Про В. Ходасевича Н. Чуковский пишет, что, приходя в салон Наппельбаумов, он, конечно, презирал этот салон, «но не больше, чем все остальное на свете». Уже одно это дает нам известное представление о В. Ходасевиче. Но Н. Чуковский не ограничивается этим и дает блестящую характеристику В. Ходасевича: «Он был превосходный поэт одной темы. Он не принимал не какие-нибудь отдельные стороны действительности,— скажем, мещанство, как многие, или капитализм, как Блок и Маяковский, или революцию, как поэты-белогвардейцы,— но любую действительность, какой бы она ни была. Он писал:
В этой формуле поэзии В. Ходасевича все точно выверено, вплоть до упоминания его в одном ряду с А. Блоком и В. Маяковским.
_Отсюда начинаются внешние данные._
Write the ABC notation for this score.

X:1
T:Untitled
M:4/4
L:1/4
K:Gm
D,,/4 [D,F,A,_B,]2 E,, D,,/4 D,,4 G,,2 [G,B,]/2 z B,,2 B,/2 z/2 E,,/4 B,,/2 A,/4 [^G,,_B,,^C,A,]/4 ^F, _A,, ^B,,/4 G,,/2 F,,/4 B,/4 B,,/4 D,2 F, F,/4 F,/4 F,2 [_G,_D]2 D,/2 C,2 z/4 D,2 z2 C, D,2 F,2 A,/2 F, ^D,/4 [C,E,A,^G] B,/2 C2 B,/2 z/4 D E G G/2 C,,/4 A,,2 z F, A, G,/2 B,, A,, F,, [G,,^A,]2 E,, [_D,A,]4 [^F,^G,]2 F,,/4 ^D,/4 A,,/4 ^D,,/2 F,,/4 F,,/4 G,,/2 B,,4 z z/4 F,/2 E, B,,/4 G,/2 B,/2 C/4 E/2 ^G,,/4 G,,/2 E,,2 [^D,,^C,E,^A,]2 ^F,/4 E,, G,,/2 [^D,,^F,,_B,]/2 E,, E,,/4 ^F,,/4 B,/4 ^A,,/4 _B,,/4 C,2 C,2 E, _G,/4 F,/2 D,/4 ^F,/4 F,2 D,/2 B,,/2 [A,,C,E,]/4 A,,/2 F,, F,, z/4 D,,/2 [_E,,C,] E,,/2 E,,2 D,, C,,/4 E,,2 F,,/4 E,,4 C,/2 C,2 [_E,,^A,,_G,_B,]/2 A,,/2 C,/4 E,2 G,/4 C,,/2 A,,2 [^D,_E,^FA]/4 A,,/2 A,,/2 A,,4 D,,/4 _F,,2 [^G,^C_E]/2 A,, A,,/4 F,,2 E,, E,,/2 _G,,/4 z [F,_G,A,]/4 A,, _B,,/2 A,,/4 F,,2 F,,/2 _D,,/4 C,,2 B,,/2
«Михаил Алексеевич Кузмин,— пишет Н. Чуковский в другом месте,— был самый чистопородный (! — Л. Л.), без всяких примесей эстет в русской литературе, небогатой чистыми эстетами. Решительно все явления бытия он рассматривал только с одной точки зрения: вкусно или безвкусно. Всякая государственная власть, безразлично какая, была для него безвкусицей. Всякую философию, все то, что люди называют мировоззрением, он считал безвкусицей».
«Такой он был всегда,— пишет Н. Чуковский о Н. Гумилеве,— прямой, надменный, выспренний, с уродливым черепом, вытянутым вверх, как огурец, с самоуверенным скрипучим голосом и неуверенными, добрыми, слегка косыми глазами. Он вещал, а не говорил и, хотя имел склонность порою тяжеловесно и сложно пошутить, был полностью лишен чувства юмора».
«Отец мой, – добавляет Н. Чуковский, – не любил его стихов и называл их “стекляшками”».
(Кстати, в мемуарной книге сына почти ничего не говорится об отце. Скорее всего это объясняется тем, что книга писалась при жизни отца — Корней Иванович пережил Николая Корнеевича на четыре года.)
Столь критически относясь к Н. Гумилеву и его стихам Н. Чуковский не отрицает, что было время, когда он увлекался ими. Но «в семинаре, руководимом Гумилевым, все была его сторонники — кроме меня. Для меня Блок был выше всего на свете».
Критическое отношение к Н. Гумилеву не мешает Н. Чуковскому твердо заявить: «Безусловно верно одно: расстреливать Гумилева — при всех обстоятельствах — не следовало» (вспомним, что это писалось в те годы, когда имя Н. Гумилева было под строжайшим запретом). Он приводит слова своего «милого демона» В. Стенича: «Если бы он (Н. Гумилев.— Л. Л.) теперь был жив, он перестроился бы одним из первых и сейчас был бы видным деятелем ЛОКАФа» (так называлось существовавшее в начале тридцатых годов Литературное объединение Красной Армии и Флота).